## Begin Document extract

The 1988 Cheltenham Gold Cup was a horse race which took place at Cheltenham on 17 March 1988. It was the 61st running of the Cheltenham Gold Cup, and was won by Charter Party. The winner was ridden by Richard Dunwoody and trained by David Nicholson. The pre-race favourite Playschool pulled-up before fence 20.

The event was marred by the death of the former winner Forgive 'n Forget, who broke a leg during the race and was euthanised.

Race details
 Sponsor: Tote
 Winner's prize money: £61,960.00
 Going: Soft
 Number of runners: 15
 Winner's time: 6m 58.9s

Full result

* The distances between the horses are shown in lengths or shorter. nk = neck; PU = pulled-up† Trainers are based in Great Britain unless indicated

Winner's details
Further details of the winner, Charter Party:

 Foaled: 1978 in Ireland
 Sire: Document; Dam: Ahoy There (Little Buskins)

## End Document extract

_Goal 1_
List every entry under the "Race details" heading of the Cheltenham Gold Cup text, giving each one with its value.
_Goal 2_
Reproduce the Cheltenham Gold Cup text word for word, everything from "The 1988 Cheltenham" down to "before fence 20.".
_Goal 3_
For each statement, say whether the Cheltenham Gold Cup text supports it. Answer yes or no and quote the words that decide it. (a) Charter Party was trained by Richard Dunwoody. (b) The race was run on soft going. (c) Charter Party was foaled in Ireland.

## Begin Entries

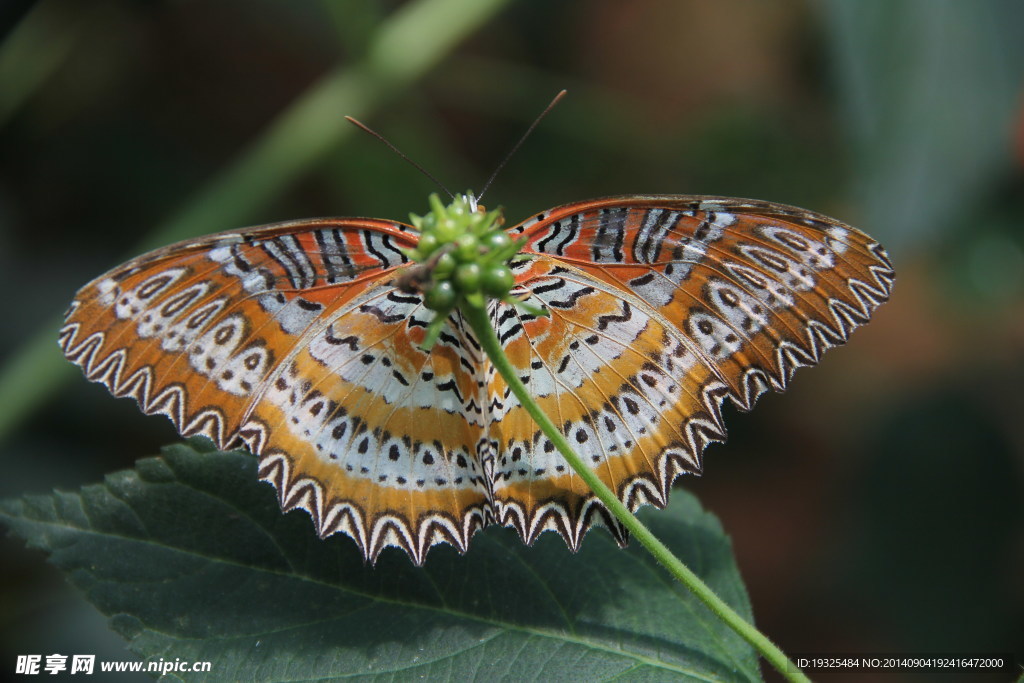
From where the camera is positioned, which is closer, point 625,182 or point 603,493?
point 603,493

## End Entries
## Begin Entries

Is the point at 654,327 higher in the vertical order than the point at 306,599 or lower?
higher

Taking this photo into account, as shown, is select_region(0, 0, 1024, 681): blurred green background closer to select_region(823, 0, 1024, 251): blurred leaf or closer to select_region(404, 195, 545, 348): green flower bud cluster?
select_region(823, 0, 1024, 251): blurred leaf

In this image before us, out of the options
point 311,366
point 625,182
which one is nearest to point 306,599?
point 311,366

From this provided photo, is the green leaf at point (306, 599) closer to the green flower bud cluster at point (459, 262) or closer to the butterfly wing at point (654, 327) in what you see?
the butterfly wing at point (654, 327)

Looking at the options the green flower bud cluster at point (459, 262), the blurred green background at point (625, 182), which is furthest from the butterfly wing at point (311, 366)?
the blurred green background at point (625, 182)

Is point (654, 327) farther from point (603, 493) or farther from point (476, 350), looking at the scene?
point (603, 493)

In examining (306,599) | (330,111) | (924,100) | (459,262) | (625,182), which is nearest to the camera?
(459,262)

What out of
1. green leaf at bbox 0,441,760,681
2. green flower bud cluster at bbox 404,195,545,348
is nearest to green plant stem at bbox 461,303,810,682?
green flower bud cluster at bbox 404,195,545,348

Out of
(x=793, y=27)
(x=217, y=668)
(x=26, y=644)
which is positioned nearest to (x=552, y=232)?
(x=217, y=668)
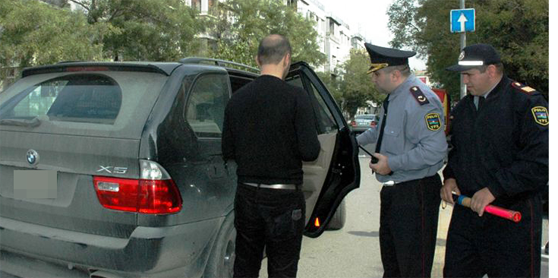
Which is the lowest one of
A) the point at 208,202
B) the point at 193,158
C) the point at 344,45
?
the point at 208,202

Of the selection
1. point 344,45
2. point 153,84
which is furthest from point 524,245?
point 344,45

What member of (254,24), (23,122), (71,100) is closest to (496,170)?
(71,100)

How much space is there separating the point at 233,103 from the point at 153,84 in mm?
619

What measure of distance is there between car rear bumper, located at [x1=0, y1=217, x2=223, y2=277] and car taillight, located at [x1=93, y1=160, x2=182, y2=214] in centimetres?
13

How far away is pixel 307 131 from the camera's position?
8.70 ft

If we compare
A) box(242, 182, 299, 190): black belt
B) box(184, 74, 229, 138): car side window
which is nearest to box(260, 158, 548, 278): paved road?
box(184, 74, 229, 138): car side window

## End Entries

_Written response 1_
Sponsor: Tote
Winner's prize money: £61,960.00
Going: Soft
Number of runners: 15
Winner's time: 6m 58.9s

_Written response 2_
The 1988 Cheltenham Gold Cup was a horse race which took place at Cheltenham on 17 March 1988. It was the 61st running of the Cheltenham Gold Cup, and was won by Charter Party. The winner was ridden by Richard Dunwoody and trained by David Nicholson. The pre-race favourite Playschool pulled-up before fence 20.

_Written response 3_
(a) No: "The winner was ridden by Richard Dunwoody and trained by David Nicholson."
(b) Yes: "Going: Soft"
(c) Yes: "Foaled: 1978 in Ireland"